Records for the task =
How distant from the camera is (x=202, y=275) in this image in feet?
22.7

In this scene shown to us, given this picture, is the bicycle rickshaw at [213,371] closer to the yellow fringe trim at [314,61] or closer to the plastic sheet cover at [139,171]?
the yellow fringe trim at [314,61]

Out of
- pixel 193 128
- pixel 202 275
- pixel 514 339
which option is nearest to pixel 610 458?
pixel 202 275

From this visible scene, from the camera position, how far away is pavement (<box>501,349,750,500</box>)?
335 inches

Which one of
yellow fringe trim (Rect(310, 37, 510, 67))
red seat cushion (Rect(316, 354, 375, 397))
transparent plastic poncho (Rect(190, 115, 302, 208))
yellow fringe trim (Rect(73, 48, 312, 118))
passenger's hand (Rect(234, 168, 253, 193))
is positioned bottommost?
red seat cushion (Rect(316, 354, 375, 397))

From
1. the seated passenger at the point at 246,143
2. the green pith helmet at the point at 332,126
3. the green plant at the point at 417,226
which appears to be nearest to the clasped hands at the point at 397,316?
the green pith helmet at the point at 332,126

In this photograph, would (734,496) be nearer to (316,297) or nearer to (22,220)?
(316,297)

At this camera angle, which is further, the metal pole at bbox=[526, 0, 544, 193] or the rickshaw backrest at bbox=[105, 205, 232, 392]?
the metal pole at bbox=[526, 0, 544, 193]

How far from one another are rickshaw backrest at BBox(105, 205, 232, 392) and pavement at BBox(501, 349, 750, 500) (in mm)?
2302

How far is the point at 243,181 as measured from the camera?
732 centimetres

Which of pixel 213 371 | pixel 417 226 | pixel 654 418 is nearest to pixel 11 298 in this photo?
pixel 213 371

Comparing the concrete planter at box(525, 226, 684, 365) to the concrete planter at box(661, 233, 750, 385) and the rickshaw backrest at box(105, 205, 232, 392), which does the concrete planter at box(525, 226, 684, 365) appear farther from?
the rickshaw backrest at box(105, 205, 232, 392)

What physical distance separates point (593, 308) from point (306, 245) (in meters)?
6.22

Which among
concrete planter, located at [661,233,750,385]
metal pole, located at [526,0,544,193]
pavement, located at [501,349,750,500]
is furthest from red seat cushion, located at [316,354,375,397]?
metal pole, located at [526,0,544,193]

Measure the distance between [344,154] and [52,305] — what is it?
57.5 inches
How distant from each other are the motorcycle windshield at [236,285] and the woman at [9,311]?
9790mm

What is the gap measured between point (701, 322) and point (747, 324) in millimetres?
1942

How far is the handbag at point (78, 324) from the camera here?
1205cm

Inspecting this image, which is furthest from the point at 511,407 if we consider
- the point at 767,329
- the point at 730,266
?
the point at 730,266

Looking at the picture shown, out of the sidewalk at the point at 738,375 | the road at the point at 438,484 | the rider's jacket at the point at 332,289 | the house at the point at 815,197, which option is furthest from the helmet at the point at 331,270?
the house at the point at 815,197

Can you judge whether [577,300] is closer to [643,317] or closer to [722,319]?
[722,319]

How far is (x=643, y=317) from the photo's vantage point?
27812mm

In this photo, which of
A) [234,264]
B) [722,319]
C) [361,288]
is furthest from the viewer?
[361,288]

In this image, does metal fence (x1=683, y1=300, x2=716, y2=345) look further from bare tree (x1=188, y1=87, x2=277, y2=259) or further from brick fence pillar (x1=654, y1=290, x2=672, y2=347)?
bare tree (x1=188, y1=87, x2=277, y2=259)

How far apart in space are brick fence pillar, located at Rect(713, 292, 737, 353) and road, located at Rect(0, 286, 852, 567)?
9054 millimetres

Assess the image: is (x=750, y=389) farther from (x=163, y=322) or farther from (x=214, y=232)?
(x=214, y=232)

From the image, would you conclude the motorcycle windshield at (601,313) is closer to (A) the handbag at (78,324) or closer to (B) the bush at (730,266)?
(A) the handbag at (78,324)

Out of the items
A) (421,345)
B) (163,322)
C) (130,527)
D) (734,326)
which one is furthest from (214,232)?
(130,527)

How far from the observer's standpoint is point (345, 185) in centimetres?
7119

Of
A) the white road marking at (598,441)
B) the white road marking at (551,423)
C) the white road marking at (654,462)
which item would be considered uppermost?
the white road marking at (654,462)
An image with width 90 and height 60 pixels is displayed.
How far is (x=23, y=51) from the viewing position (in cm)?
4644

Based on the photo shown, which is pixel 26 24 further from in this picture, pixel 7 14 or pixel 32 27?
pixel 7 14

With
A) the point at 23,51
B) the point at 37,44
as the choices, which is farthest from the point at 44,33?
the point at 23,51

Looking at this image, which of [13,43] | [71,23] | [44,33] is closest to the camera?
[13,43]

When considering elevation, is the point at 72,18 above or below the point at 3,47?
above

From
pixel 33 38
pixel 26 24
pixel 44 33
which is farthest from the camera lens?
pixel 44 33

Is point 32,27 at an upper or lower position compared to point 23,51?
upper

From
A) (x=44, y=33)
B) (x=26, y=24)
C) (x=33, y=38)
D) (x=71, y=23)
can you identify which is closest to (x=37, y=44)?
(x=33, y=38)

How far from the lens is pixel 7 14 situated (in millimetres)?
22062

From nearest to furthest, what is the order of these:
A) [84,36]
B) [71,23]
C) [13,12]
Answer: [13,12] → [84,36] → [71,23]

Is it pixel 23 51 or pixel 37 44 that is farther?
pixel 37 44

---

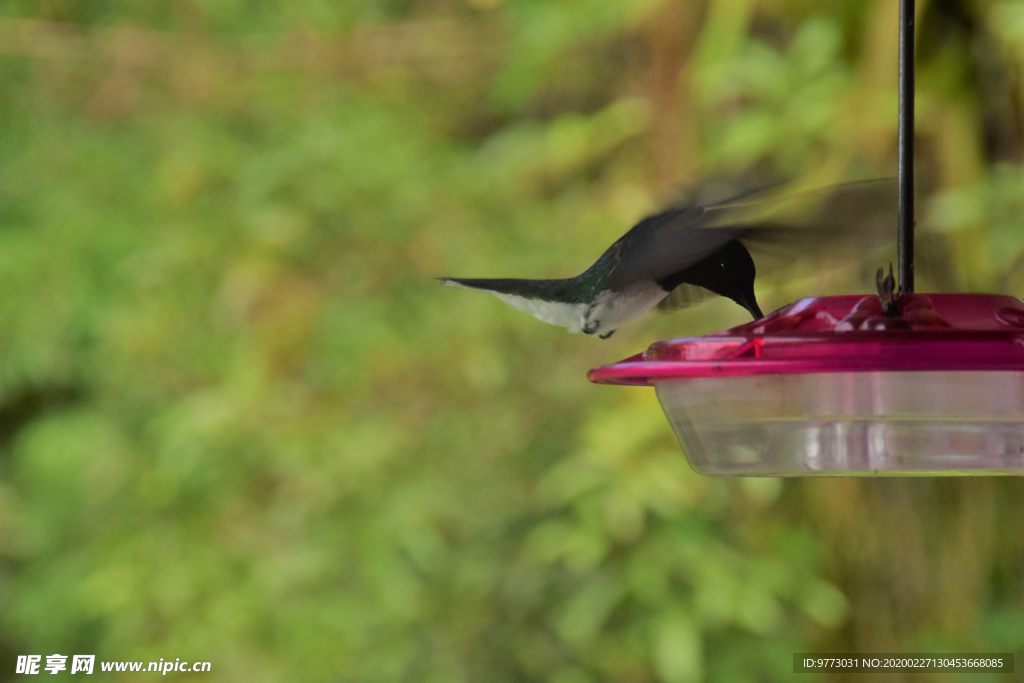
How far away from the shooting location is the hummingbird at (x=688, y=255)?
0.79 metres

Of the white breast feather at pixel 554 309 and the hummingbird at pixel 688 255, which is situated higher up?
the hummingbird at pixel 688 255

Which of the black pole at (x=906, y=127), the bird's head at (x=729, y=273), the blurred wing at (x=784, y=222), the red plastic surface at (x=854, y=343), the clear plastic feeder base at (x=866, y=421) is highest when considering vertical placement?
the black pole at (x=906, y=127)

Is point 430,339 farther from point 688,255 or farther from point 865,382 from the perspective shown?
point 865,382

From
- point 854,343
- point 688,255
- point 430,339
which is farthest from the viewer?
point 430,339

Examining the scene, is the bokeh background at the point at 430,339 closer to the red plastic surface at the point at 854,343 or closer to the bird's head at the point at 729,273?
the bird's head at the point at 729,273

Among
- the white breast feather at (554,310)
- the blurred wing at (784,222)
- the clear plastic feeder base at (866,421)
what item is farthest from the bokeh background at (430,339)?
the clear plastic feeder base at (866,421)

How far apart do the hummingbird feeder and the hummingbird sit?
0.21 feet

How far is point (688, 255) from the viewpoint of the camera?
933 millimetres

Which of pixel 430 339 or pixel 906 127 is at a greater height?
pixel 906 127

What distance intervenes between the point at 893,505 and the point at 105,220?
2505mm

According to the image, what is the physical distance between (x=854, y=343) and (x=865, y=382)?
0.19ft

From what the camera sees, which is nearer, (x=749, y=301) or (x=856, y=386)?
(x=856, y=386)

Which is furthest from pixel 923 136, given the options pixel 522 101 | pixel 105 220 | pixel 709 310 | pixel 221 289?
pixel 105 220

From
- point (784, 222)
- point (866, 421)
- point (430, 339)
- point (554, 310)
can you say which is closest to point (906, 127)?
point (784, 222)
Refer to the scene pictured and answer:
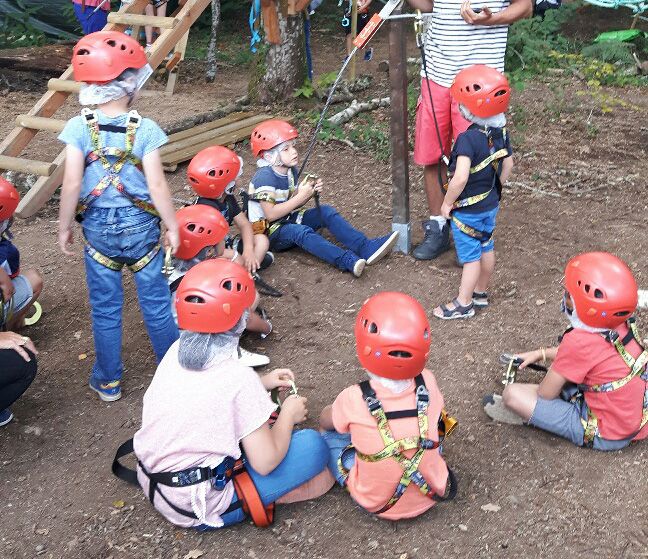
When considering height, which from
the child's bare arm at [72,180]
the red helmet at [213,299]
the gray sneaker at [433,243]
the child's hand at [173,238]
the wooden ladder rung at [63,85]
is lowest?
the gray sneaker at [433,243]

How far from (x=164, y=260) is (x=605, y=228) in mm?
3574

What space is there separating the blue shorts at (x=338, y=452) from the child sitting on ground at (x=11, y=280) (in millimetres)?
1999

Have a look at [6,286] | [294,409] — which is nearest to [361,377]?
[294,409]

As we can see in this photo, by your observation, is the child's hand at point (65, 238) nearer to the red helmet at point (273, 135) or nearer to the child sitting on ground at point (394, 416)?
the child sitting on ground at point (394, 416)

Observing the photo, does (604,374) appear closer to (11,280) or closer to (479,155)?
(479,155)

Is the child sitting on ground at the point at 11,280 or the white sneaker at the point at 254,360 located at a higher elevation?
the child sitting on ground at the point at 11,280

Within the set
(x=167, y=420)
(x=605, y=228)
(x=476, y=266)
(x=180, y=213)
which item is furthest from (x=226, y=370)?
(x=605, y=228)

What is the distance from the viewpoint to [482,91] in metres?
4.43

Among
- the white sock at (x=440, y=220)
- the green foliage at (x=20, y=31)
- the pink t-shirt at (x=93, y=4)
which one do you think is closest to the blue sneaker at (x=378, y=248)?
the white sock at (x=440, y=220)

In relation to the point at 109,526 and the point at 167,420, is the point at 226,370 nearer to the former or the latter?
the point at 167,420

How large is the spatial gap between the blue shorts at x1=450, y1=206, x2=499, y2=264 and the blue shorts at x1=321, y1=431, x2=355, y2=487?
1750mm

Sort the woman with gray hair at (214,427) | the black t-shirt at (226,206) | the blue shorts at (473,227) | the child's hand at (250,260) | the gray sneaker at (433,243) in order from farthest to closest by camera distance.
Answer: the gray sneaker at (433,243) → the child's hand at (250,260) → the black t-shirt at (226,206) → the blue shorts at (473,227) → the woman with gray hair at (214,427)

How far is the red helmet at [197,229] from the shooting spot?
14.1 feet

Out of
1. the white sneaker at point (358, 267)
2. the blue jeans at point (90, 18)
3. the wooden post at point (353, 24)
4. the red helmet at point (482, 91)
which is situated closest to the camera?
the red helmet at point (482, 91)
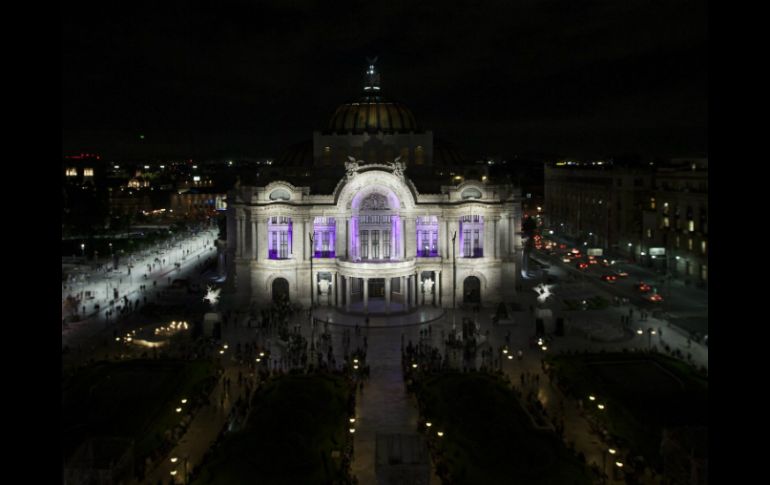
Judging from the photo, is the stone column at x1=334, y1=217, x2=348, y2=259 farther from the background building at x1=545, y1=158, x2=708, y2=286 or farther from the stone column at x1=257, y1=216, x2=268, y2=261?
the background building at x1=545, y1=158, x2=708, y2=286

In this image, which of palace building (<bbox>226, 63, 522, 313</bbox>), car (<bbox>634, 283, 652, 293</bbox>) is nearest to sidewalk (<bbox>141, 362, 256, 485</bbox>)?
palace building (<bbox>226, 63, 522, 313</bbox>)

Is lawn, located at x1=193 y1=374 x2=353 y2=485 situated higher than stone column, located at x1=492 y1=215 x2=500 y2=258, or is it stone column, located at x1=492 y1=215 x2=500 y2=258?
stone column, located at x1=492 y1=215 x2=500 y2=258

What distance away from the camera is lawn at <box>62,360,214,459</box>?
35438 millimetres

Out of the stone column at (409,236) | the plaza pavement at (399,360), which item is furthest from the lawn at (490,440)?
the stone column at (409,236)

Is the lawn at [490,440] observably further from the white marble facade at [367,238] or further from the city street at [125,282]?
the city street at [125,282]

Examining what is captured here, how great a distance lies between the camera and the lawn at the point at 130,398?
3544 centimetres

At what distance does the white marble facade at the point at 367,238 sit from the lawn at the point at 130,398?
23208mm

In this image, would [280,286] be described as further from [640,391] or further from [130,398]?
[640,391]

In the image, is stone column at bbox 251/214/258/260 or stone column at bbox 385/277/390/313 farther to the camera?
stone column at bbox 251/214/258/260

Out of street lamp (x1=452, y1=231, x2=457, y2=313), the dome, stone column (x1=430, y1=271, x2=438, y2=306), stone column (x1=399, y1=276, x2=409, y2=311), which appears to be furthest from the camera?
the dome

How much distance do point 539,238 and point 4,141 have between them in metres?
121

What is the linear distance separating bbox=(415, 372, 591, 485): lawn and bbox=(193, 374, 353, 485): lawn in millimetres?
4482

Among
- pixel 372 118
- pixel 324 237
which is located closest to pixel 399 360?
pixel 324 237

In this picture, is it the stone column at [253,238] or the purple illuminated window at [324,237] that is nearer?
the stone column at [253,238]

---

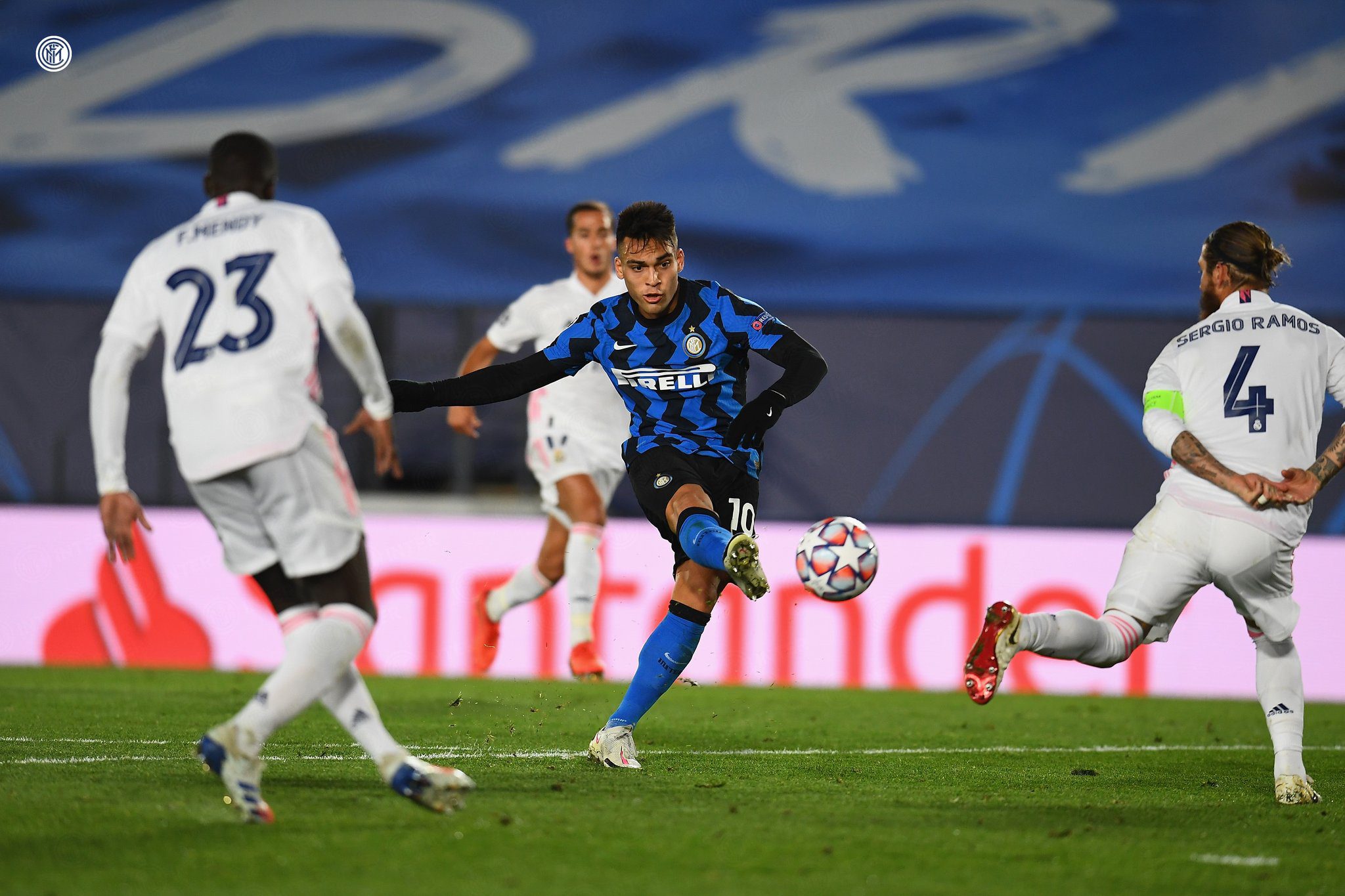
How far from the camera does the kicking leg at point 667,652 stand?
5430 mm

Short task =
List every line in the rows above that contains the word "dome".

Correct result =
Out of street lamp (x1=452, y1=231, x2=457, y2=313), the dome, stone column (x1=430, y1=271, x2=438, y2=306), stone column (x1=399, y1=276, x2=409, y2=311), which appears to be furthest from the camera?
the dome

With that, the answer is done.